Extracted data entries:
[start]

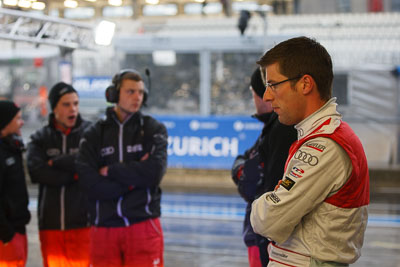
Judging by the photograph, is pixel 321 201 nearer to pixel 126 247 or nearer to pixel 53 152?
pixel 126 247

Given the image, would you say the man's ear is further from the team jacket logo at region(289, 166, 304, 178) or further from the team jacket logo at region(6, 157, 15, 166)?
the team jacket logo at region(6, 157, 15, 166)

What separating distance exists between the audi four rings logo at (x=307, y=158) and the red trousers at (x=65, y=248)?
10.5ft

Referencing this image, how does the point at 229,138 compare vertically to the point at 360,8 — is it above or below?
below

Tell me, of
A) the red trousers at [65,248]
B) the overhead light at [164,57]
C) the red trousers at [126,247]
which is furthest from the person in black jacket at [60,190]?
the overhead light at [164,57]

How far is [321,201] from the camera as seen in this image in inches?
94.7

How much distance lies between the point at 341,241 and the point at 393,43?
13347 mm

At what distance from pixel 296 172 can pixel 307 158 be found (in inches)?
2.8

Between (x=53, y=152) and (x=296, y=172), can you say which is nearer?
(x=296, y=172)

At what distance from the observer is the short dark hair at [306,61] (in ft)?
8.09

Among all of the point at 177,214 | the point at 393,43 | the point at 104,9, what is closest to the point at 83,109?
the point at 177,214

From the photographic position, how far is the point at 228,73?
14.6 m

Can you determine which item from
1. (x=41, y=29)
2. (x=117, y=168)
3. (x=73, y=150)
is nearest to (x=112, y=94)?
(x=117, y=168)

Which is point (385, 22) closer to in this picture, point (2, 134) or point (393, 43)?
point (393, 43)

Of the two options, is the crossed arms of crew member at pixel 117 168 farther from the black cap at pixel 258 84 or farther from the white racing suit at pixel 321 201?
the white racing suit at pixel 321 201
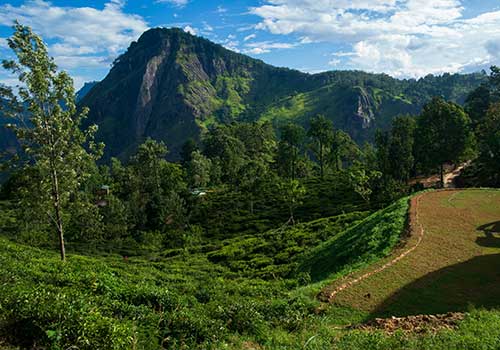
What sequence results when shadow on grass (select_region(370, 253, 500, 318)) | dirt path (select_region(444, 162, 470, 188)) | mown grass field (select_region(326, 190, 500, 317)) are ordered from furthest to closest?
dirt path (select_region(444, 162, 470, 188)) → mown grass field (select_region(326, 190, 500, 317)) → shadow on grass (select_region(370, 253, 500, 318))

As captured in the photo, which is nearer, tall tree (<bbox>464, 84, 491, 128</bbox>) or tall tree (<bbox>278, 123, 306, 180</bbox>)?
tall tree (<bbox>278, 123, 306, 180</bbox>)

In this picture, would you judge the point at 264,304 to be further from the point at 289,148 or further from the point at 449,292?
the point at 289,148

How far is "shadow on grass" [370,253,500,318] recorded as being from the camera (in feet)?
54.5

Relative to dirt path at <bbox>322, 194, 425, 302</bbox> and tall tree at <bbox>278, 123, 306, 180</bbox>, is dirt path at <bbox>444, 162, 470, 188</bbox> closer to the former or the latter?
tall tree at <bbox>278, 123, 306, 180</bbox>

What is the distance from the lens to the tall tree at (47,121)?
22.4 meters

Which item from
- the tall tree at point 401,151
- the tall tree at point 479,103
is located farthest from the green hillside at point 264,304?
the tall tree at point 479,103

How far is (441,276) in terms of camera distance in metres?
19.6

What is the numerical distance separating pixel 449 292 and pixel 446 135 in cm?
5364

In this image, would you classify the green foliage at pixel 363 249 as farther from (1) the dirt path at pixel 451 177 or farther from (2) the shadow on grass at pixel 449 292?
(1) the dirt path at pixel 451 177

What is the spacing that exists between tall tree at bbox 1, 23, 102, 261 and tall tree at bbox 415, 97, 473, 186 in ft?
194

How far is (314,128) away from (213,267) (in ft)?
195

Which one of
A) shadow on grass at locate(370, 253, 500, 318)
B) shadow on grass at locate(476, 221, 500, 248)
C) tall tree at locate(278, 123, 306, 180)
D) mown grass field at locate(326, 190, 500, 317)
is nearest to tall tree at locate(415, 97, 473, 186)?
tall tree at locate(278, 123, 306, 180)

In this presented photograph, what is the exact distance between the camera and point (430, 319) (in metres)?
14.6

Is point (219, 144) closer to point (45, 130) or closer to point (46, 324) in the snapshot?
point (45, 130)
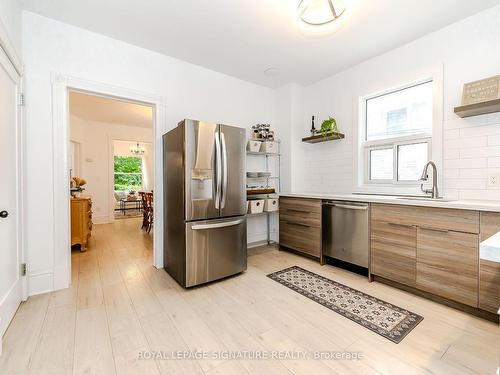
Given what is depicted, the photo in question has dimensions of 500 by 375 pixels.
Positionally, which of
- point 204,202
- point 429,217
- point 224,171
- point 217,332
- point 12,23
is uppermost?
point 12,23

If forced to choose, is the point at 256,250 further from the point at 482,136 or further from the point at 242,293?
the point at 482,136

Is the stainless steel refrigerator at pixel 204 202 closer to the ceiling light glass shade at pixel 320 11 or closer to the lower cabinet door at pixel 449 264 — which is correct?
the ceiling light glass shade at pixel 320 11

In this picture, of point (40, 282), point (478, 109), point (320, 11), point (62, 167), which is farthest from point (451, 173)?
point (40, 282)

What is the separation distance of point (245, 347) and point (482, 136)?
276 cm

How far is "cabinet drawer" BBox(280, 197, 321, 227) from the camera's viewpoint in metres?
3.04

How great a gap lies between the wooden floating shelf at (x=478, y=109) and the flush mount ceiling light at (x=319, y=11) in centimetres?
141

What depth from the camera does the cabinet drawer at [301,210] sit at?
9.96 feet

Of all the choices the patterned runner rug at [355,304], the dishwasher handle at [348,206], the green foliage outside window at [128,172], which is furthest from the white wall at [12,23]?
the green foliage outside window at [128,172]

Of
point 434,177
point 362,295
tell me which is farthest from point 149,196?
point 434,177

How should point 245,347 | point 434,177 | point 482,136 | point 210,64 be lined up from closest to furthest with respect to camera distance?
point 245,347 < point 482,136 < point 434,177 < point 210,64

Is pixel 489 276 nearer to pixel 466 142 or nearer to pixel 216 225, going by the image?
pixel 466 142

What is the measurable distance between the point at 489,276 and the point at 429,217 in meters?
0.55

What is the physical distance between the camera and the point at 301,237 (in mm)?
3264

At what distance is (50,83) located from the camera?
2.30 metres
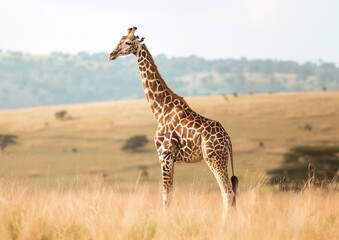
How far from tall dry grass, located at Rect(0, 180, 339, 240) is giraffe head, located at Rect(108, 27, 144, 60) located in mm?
2204

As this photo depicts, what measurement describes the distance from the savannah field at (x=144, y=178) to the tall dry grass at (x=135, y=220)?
0.02 metres

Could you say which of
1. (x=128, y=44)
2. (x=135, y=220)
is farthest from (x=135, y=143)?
(x=135, y=220)

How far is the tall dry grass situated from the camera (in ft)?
36.0

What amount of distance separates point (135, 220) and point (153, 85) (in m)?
3.12

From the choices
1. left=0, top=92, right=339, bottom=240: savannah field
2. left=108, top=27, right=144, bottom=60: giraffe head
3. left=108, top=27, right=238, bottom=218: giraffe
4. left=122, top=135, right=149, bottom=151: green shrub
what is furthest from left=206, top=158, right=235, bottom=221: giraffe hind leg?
left=122, top=135, right=149, bottom=151: green shrub

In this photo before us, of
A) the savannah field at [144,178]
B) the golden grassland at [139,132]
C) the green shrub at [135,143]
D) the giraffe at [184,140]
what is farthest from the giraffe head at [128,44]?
the green shrub at [135,143]

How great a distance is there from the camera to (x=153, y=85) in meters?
13.5

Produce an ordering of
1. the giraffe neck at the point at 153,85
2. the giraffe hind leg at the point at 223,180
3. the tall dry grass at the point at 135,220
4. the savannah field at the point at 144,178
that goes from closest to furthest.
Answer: the tall dry grass at the point at 135,220, the savannah field at the point at 144,178, the giraffe hind leg at the point at 223,180, the giraffe neck at the point at 153,85

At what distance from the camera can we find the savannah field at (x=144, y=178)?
36.9 feet

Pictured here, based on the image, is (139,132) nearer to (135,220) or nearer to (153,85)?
(153,85)

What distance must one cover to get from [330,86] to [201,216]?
621ft

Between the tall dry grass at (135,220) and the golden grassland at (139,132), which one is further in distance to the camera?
the golden grassland at (139,132)

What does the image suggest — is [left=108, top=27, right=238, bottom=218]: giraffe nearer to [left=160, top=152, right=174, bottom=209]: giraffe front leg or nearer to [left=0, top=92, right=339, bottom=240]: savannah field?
[left=160, top=152, right=174, bottom=209]: giraffe front leg

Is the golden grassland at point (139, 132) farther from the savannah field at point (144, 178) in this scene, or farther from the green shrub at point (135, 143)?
the green shrub at point (135, 143)
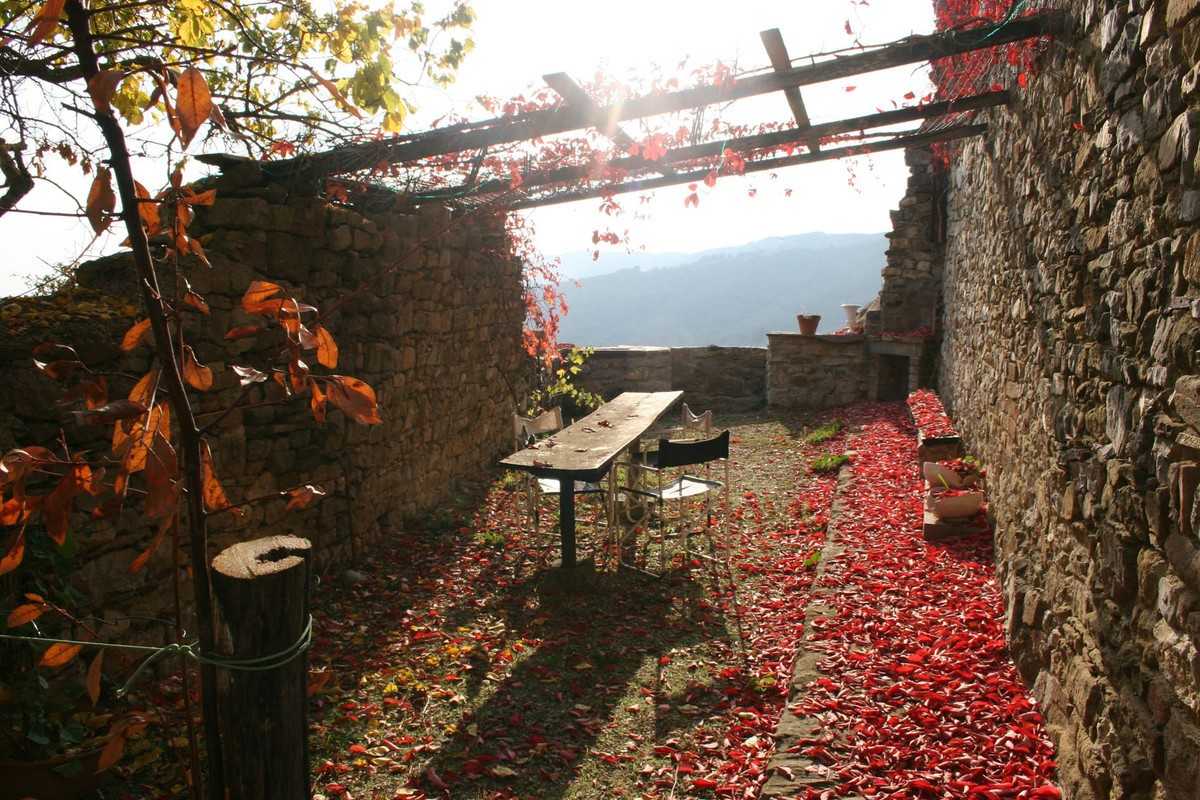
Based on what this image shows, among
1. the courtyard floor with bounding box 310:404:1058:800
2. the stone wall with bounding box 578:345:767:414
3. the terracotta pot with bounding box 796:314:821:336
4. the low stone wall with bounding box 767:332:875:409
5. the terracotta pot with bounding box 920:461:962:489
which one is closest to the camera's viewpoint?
the courtyard floor with bounding box 310:404:1058:800

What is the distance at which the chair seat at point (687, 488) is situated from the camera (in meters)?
5.14

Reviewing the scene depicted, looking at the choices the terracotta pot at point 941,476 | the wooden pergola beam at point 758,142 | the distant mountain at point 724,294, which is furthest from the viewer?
the distant mountain at point 724,294

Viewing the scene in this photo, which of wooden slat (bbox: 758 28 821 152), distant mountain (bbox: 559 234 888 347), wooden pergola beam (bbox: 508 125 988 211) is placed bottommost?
distant mountain (bbox: 559 234 888 347)

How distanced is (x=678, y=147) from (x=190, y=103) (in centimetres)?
413

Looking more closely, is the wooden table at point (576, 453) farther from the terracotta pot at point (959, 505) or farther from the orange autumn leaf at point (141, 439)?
the orange autumn leaf at point (141, 439)

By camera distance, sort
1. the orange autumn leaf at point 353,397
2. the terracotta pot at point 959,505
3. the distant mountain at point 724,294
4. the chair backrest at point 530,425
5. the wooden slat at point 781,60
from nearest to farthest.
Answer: the orange autumn leaf at point 353,397 → the wooden slat at point 781,60 → the terracotta pot at point 959,505 → the chair backrest at point 530,425 → the distant mountain at point 724,294

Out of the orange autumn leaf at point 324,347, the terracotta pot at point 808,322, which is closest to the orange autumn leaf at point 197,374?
the orange autumn leaf at point 324,347

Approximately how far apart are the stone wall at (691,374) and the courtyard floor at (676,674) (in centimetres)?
605

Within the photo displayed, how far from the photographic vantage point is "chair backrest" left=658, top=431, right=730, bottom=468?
4.79m

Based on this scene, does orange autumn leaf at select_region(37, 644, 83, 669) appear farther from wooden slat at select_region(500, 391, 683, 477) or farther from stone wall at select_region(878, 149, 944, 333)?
stone wall at select_region(878, 149, 944, 333)

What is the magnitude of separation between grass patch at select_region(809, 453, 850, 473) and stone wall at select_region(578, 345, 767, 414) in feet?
13.2

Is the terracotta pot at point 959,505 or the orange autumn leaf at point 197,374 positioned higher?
the orange autumn leaf at point 197,374

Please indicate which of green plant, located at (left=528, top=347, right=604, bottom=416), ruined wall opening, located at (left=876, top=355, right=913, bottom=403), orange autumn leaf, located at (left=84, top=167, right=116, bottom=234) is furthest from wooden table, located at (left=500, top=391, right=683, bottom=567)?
ruined wall opening, located at (left=876, top=355, right=913, bottom=403)

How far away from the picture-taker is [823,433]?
30.2 ft
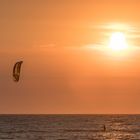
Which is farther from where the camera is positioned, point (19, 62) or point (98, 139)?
point (98, 139)

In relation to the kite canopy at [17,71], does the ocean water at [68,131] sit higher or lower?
higher

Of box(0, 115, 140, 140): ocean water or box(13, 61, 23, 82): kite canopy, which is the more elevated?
box(0, 115, 140, 140): ocean water

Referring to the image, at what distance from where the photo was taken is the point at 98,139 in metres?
75.1

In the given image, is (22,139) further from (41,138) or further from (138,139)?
(138,139)

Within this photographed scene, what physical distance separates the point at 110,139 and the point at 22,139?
467 inches

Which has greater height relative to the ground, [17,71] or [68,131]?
[68,131]

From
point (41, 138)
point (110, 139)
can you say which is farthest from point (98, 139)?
point (41, 138)

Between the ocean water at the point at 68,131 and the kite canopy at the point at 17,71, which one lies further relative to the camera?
the ocean water at the point at 68,131

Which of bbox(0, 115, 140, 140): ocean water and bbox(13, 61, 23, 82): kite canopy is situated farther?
bbox(0, 115, 140, 140): ocean water

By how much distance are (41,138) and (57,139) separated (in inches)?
77.0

[end]

● Task instructions: Output the records from their beginning up to and including the line that contains "dirt path (select_region(444, 162, 470, 188)) →" as a JSON list of strings, one string per line, skipping blank lines and omitting the pictures.

● Solution to the exercise:
[
  "Judging by the photograph, is pixel 321 201 nearer to pixel 126 247 or nearer to pixel 53 152?",
  "pixel 126 247",
  "Given the image, would you say the man's ear is further from the team jacket logo at region(289, 166, 304, 178) or further from the team jacket logo at region(6, 157, 15, 166)?",
  "the team jacket logo at region(6, 157, 15, 166)",
  "What separating distance exists between the audi four rings logo at (x=307, y=158) and the red trousers at (x=65, y=248)?",
  "10.5ft",
  "Referencing this image, how does the point at 229,138 compare vertically to the point at 360,8 — is it above or below?",
  "below",
  "Tell me, of",
  "A) the red trousers at [65,248]",
  "B) the overhead light at [164,57]",
  "C) the red trousers at [126,247]",
  "which is furthest from the person in black jacket at [60,190]?",
  "the overhead light at [164,57]",
  "How far is [321,201] from the camera as seen in this image in inches?",
  "94.7",
  "How much distance lies between the point at 341,241 and the point at 393,43?",
  "13347 mm",
  "At what distance from pixel 296 172 can pixel 307 158 be found (in inches)?",
  "2.8",
  "Between (x=53, y=152) and (x=296, y=172), can you say which is nearer?",
  "(x=296, y=172)",
  "At what distance from the observer is the short dark hair at [306,61] (in ft)?",
  "8.09",
  "Among all of the point at 177,214 | the point at 393,43 | the point at 104,9, what is closest to the point at 83,109?",
  "the point at 177,214",
  "From the photographic position, how far is the point at 228,73?",
  "14.6 m",
  "Can you determine which item from",
  "1. (x=41, y=29)",
  "2. (x=117, y=168)",
  "3. (x=73, y=150)",
  "is nearest to (x=112, y=94)?",
  "(x=117, y=168)",
  "Which is point (385, 22) closer to in this picture, point (2, 134) or point (393, 43)?",
  "point (393, 43)",
  "Of the two options, is the crossed arms of crew member at pixel 117 168 farther from the black cap at pixel 258 84 or farther from the white racing suit at pixel 321 201?",
  "the white racing suit at pixel 321 201",
  "What sequence results when shadow on grass (select_region(370, 253, 500, 318)) | dirt path (select_region(444, 162, 470, 188)) | mown grass field (select_region(326, 190, 500, 317)) are ordered from furthest to closest?",
  "dirt path (select_region(444, 162, 470, 188)) → mown grass field (select_region(326, 190, 500, 317)) → shadow on grass (select_region(370, 253, 500, 318))"
]